Le vittime di violenza si fidano delle religiose. Sanno che possono aprirsi con loro, che non saranno giudicate e non ne parleranno ad altri.  In gioco c’è però la necessità di un profondo cambiamento culturale nella società: “Mi sono stancata di sentir dire che la colpa è delle donne perché non denunciano – afferma – Oltre ad aver paura di ritorsioni non lo fanno perché i contesti di povertà e disoccupazione in cui vivono non permettono loro di rendersi indipendenti dai mariti”. Per questo il centro propone anche borse lavoro che aiutano le donne a rifarsi una vita. Il fenomeno è però trasversale alle classi sociali, anche se “è più difficile farlo emergere nei ceti benestanti perché il livello di vergogna è più alto e si ha paura di perdere lo status sociale”. C’è poi un altro nodo critico: “Non è giusto allontanare da casa le donne e i loro figli anziché il maltrattante. Così vengono sottomesse ad una ulteriore violenza, perché perdono anche tutti i legami parentali e amicali”.

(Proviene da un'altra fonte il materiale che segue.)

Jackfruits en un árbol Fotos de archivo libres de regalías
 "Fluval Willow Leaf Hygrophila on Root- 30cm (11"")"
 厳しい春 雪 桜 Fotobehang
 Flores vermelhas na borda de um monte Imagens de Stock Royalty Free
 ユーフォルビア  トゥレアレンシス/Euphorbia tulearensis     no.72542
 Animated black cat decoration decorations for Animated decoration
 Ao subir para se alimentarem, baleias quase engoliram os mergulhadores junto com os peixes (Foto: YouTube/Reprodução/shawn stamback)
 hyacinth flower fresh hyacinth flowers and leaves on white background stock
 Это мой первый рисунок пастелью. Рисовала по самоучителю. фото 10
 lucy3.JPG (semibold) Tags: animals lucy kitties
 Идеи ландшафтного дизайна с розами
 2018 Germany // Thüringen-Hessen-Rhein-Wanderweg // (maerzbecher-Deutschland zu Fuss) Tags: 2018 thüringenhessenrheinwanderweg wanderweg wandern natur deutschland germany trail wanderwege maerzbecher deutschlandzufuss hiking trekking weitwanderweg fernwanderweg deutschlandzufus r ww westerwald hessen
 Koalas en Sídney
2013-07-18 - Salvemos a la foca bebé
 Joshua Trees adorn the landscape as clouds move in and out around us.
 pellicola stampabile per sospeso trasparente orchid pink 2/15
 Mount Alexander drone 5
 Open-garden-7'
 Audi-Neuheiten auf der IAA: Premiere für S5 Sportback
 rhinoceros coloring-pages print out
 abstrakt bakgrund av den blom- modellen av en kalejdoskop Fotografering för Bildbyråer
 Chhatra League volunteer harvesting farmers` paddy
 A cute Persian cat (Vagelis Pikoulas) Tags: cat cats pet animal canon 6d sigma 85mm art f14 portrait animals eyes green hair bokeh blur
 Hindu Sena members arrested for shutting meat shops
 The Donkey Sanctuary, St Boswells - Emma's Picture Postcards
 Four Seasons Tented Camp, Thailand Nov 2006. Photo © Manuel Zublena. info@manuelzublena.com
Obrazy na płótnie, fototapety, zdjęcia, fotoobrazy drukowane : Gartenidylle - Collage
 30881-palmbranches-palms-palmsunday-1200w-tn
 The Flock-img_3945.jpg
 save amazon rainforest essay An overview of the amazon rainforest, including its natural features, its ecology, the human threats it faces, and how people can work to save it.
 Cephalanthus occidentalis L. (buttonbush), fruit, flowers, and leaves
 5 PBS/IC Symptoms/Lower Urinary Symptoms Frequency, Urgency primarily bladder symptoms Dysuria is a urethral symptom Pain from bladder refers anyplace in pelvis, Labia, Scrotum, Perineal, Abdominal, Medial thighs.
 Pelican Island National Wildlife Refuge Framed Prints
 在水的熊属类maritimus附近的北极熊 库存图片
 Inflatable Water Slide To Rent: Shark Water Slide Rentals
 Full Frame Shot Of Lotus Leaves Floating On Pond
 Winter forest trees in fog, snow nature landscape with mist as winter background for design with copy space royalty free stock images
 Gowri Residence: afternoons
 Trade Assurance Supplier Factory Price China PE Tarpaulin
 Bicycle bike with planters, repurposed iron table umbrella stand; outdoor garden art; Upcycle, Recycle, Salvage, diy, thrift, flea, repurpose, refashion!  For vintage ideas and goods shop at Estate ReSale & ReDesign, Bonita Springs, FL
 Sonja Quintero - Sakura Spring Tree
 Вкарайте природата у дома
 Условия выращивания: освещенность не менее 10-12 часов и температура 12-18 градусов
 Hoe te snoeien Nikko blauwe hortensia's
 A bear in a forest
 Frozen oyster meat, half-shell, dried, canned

Le responsabilità della cultura cristiana. “Stare accanto alle donne vittime di violenza non è uno scherzo – precisa suor Michela al Sir -. Sono storie molto pesanti, sono percorsi lunghi per aiutarle a ricostruire se stesse. Purtroppo anche la cultura cristiana ha a che fare con questo sistema. Non sono rari i casi in cui nella coppia avviene la violenza e poi tutti e due vanno a messa, senza che questo faccia nascere difficoltà a livello di coscienza”. Ad alcune donne in confessione è stato perfino detto: “Porta la tua croce, perché te l’ha mandata il Signore’. Ovvio che tante dicano: “Io questo Dio non lo voglio’”. “Le donne si sentono in colpa – spiega -. È come se la fede cattolica mettesse un coperchio su queste situazioni”.

“Dobbiamo reagire per sottrarre le donne alla violenza e non condannare gli uomini ad essere violenti”.

Per fortuna negli ultimi anni, precisa, “stiamo incontrando tanti sacerdoti aperti, con cui collaboriamo, che le indirizzano al nostro centro. Ma ci sarebbe bisogno di maggiore formazione su questo tema nei seminari e nelle università”. Per il futuro, rivela suor Michela, “siamo interagendo con altre realtà per cercare di far nascere un centro per uomini maltrattanti”.